What to work on ->
Pull out every line of the records below that contains the string "pixel", and copy each one as it appears. Case counts.

Excerpts from spatial question data:
:::
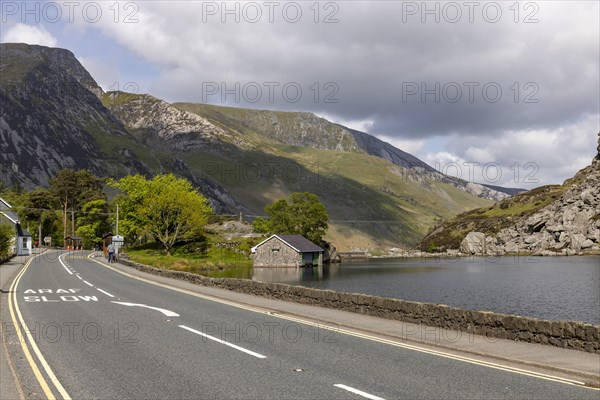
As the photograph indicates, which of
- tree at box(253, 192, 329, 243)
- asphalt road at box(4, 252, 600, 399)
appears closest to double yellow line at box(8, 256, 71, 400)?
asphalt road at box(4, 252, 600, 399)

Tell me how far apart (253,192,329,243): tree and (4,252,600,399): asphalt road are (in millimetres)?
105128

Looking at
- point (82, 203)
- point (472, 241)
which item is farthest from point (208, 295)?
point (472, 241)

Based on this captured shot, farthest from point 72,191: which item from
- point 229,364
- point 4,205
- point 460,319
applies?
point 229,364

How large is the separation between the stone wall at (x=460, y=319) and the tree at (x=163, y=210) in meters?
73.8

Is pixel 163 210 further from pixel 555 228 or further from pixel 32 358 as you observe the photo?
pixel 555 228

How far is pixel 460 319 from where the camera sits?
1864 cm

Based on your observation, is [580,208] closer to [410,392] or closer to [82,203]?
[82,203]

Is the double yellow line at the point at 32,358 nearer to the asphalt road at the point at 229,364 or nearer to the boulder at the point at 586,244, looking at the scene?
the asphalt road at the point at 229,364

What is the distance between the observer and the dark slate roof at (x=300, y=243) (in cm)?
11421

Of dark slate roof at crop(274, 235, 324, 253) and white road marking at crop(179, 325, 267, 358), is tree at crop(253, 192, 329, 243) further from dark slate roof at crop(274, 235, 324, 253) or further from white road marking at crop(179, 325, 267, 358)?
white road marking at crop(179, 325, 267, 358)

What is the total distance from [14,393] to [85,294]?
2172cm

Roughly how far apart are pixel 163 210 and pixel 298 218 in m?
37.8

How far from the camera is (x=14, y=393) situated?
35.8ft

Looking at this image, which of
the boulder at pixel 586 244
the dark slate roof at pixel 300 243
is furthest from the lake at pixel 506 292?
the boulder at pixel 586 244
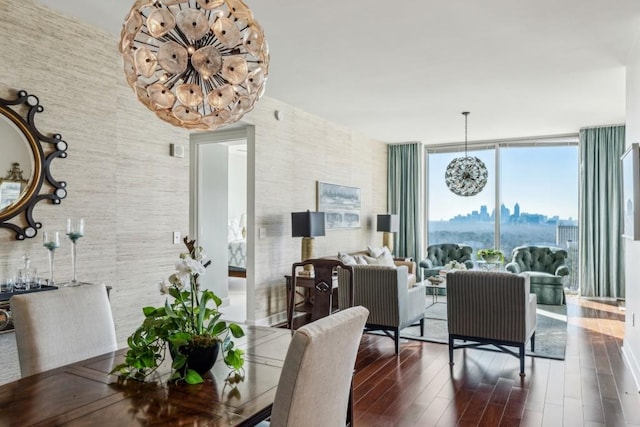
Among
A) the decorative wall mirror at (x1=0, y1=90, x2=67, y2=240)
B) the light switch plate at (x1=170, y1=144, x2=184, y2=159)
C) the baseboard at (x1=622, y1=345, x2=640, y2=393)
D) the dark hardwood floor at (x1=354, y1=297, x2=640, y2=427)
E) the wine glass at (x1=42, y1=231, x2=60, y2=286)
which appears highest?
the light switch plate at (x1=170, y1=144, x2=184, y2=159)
:::
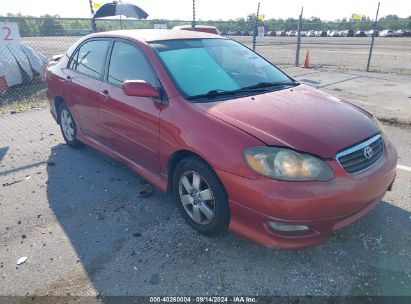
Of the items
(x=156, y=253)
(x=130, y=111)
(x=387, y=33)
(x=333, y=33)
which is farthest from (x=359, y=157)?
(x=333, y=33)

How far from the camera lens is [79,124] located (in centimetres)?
:::
Exercise result ->
Is pixel 163 210 further from pixel 555 228 or further from pixel 32 358 as you observe the photo?
pixel 555 228
How far is pixel 460 319 from where the camera sits?
Roughly how far apart are pixel 163 210 and pixel 298 218 in m?
the boulder at pixel 586 244
the dark slate roof at pixel 300 243
is furthest from the lake at pixel 506 292?
the boulder at pixel 586 244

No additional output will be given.